Am 30. Januar erklärte ein Richter in Delaware den 56-Milliarden-Dollar-Vergütungsplan von Tesla-CEO Elon Musk für ungültig und stellte fest, dass der Vorstand des Unternehmens "nicht in der Lage war, die Fairness des Vergütungsplans sicherzustellen". Nach der Bekanntgabe dieser Entscheidung im Rahmen einer Klage des Tesla-Aktionärs Richard Tornetta fiel die Tesla-Aktie (TSLA) am Dienstag im nachbörslichen Handel um mehr als 3 %. Bei Börsenschluss in den USA am Dienstag notierte Tesla 0,35 % höher bei 191,59 $ pro Aktie, bei einer Gesamtmarktkapitalisierung von 610,2 Milliarden Dollar.

„Der Vorstand ist von Musks Superstar-Charme gefesselt“

Diese Entscheidung macht den größten Vergütungsplan in der Geschichte der US-Unternehmen zunichte. Der Richter befand, dass der Plan nach Diskussionen vom Vorstand ausgehandelt worden sei, der dabei dem oft medienwirksamen CEO nachgegeben zu haben schien, und zwar aufgrund von Zusagen, die es ihm ermöglichten, an den beträchtlichen Wachstumsdividenden des Unternehmens zu partizipieren.

„Der Vorstand wurde durch die ‚optimistischen‘ Aussagen in die Irre geführt und möglicherweise von Musks Superstar-Charme gefesselt, ohne jemals zu hinterfragen, ob dieser 58-Milliarden-Dollar-Plan notwendig sei, um Musk bei Tesla zu halten und die Ziele zu erreichen?“ – Richterin Kathaleen McCormick vom Delaware Court of Chancery.

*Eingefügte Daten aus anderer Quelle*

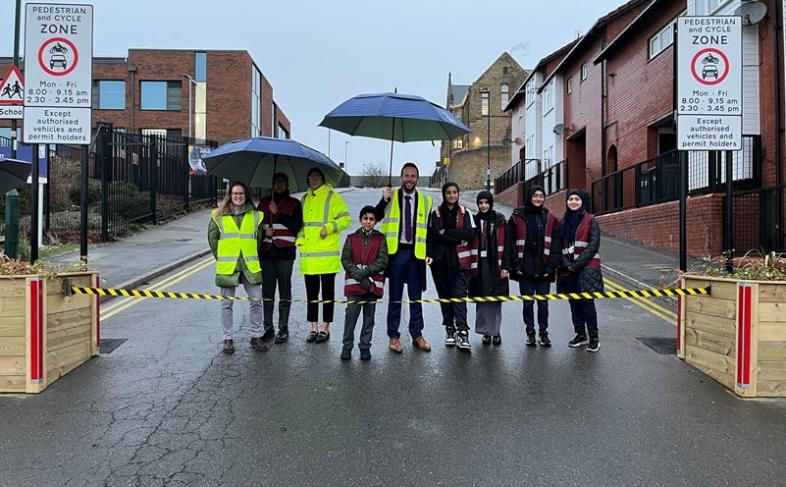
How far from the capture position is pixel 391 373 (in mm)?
5430

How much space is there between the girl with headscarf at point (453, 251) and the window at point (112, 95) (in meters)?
42.9

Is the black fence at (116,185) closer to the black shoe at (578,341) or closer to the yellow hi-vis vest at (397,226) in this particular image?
the yellow hi-vis vest at (397,226)

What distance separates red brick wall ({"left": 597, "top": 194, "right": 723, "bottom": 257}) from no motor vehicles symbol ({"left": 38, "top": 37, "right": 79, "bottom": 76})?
39.1 feet

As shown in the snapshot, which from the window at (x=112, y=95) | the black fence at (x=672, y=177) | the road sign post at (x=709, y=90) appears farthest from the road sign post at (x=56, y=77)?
the window at (x=112, y=95)

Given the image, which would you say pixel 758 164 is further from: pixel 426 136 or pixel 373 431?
pixel 373 431

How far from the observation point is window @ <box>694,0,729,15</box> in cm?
1458

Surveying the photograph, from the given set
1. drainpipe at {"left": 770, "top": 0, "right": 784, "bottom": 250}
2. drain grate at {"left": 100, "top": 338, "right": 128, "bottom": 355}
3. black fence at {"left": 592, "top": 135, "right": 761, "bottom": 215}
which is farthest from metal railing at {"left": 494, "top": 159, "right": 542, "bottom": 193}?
drain grate at {"left": 100, "top": 338, "right": 128, "bottom": 355}

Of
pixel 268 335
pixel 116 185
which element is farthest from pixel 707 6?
pixel 116 185

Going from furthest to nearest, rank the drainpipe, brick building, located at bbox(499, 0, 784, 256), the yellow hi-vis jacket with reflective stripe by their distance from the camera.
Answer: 1. brick building, located at bbox(499, 0, 784, 256)
2. the drainpipe
3. the yellow hi-vis jacket with reflective stripe

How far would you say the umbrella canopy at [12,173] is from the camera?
22.6ft

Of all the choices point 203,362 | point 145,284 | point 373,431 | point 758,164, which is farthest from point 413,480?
point 758,164

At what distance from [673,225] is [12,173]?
523 inches

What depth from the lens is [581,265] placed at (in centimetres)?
630

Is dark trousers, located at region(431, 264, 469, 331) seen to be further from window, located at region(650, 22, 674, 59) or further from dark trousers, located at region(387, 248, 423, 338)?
window, located at region(650, 22, 674, 59)
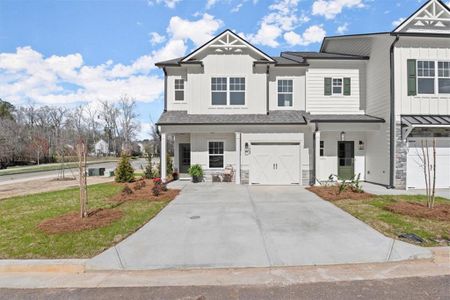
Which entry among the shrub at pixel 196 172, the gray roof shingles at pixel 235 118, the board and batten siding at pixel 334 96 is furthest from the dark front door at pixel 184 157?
the board and batten siding at pixel 334 96

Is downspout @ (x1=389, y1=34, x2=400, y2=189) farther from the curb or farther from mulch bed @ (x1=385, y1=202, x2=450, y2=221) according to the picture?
the curb

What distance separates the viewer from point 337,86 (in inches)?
625

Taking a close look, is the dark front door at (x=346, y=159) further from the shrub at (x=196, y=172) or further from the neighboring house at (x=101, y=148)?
the neighboring house at (x=101, y=148)

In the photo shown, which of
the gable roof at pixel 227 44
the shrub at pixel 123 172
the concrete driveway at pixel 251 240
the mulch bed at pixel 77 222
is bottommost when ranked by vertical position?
the concrete driveway at pixel 251 240

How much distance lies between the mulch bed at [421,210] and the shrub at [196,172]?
9518mm

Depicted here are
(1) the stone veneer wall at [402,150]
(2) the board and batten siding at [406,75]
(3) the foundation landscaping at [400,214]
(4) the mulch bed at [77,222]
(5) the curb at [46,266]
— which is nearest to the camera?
(5) the curb at [46,266]

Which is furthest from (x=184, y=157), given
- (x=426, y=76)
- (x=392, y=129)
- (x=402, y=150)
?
(x=426, y=76)

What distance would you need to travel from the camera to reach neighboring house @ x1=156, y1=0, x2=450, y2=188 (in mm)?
12898

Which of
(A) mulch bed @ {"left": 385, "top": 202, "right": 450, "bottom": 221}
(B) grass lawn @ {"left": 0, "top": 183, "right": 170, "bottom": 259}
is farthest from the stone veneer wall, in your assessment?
(B) grass lawn @ {"left": 0, "top": 183, "right": 170, "bottom": 259}

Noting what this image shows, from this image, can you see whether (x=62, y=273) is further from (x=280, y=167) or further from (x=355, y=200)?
(x=280, y=167)

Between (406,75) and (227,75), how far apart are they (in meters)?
9.13

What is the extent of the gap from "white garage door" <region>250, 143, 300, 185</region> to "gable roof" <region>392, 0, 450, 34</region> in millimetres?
8400

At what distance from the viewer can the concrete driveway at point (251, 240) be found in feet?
16.9

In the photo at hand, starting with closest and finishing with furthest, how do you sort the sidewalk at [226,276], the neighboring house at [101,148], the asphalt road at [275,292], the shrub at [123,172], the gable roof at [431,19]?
the asphalt road at [275,292] < the sidewalk at [226,276] < the gable roof at [431,19] < the shrub at [123,172] < the neighboring house at [101,148]
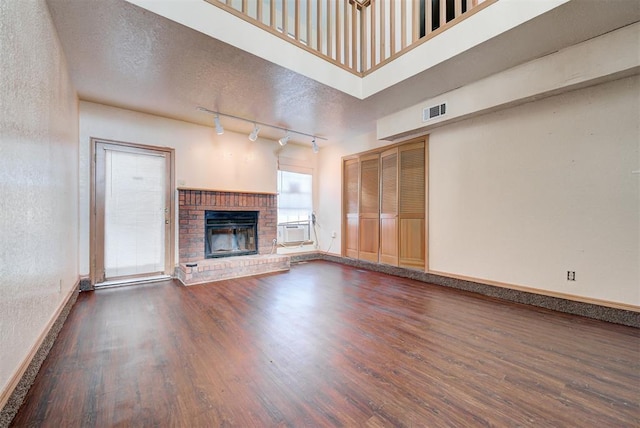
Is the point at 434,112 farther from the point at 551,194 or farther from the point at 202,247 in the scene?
the point at 202,247

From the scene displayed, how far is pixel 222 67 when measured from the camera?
2869 mm

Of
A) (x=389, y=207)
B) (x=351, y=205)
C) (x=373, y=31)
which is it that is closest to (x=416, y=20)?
(x=373, y=31)

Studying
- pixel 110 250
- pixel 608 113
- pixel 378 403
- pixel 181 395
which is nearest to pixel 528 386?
pixel 378 403

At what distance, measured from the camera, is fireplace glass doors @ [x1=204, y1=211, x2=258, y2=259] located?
476 cm

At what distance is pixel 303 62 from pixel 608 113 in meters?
3.16

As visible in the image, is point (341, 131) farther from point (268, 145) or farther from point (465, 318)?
point (465, 318)

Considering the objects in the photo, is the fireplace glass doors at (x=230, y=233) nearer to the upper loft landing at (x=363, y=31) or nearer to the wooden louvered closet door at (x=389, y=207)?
the wooden louvered closet door at (x=389, y=207)

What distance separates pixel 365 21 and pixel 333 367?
14.6 feet

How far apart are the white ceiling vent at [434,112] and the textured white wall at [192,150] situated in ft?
9.91

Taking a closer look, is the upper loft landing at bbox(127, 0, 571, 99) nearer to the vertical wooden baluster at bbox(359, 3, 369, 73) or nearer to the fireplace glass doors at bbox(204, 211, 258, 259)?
the vertical wooden baluster at bbox(359, 3, 369, 73)

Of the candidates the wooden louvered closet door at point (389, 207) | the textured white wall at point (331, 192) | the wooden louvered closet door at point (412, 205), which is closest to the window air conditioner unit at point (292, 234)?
the textured white wall at point (331, 192)

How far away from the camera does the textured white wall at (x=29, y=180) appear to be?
1.30 metres

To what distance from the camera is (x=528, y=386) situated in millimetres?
1601

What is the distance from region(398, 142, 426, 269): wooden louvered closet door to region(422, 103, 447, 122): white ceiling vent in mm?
655
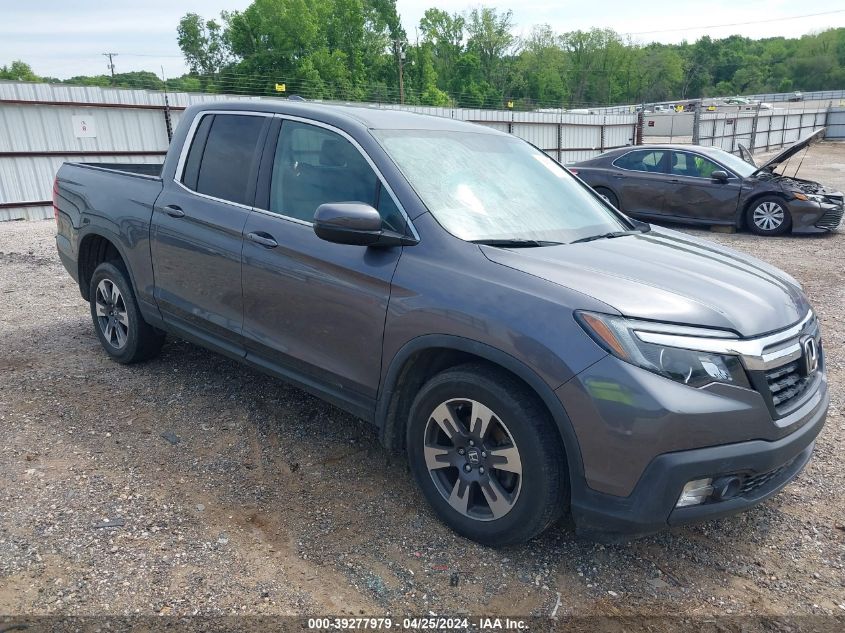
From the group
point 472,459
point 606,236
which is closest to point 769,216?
point 606,236

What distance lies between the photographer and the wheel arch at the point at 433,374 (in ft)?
8.13

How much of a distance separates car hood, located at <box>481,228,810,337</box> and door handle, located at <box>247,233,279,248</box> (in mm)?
1227

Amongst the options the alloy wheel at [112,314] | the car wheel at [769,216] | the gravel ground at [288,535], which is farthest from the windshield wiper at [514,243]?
the car wheel at [769,216]

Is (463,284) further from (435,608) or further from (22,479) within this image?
(22,479)

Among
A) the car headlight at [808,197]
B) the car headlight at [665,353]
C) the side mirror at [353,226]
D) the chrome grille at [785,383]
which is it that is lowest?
the car headlight at [808,197]

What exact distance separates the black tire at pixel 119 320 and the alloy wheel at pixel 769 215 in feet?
31.8

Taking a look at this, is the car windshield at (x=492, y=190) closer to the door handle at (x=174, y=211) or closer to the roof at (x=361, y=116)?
the roof at (x=361, y=116)

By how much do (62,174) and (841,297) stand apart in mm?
7538

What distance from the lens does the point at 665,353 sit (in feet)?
7.85

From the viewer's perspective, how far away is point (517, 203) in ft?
11.1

McCormick forderte die Tesla-Aktionäre, die den Vergütungsplan anfechten, auf, mit Musks Juristenteam zusammenzuarbeiten, um eine Anordnung zur Umsetzung der Richterentscheidung auszuarbeiten.

Der Vergütungsplan für den Tesla-CEO im Jahr 2018 war beispiellos in der Unternehmensvergütung und machte den Chef von Tesla und SpaceX zu einem der Milliardäre der Welt und zur reichsten Person der Erde. In einem am Dienstagnachmittag veröffentlichten Tweet schrieb Musk: „Gründen Sie Ihr Unternehmen niemals in Delaware.“

Der Vergütungsplan soll sicherstellen, dass Musk sich auf Tesla konzentriert

Am 14. November 2022 verklagten Tesla-Aktionäre Musks 56-Milliarden-Dollar-Vergütungsplan vor dem Delaware Court of Chancery, was fünf Tage dauerte. Während des Prozesses erklärte Tesla-Verwaltungsratsvorsitzende Robyn Denholm, Tesla habe sich bereit erklärt, Musk rund 56 Milliarden Dollar zu zahlen, damit er die Rolle des CEO ausübe, und nannte dies gerechtfertigt, selbst wenn er seine Zeit Projekten wie der Errichtung von Kolonien auf dem Mars und dem Verkauf von Parfüm und Flammenwerfern widme.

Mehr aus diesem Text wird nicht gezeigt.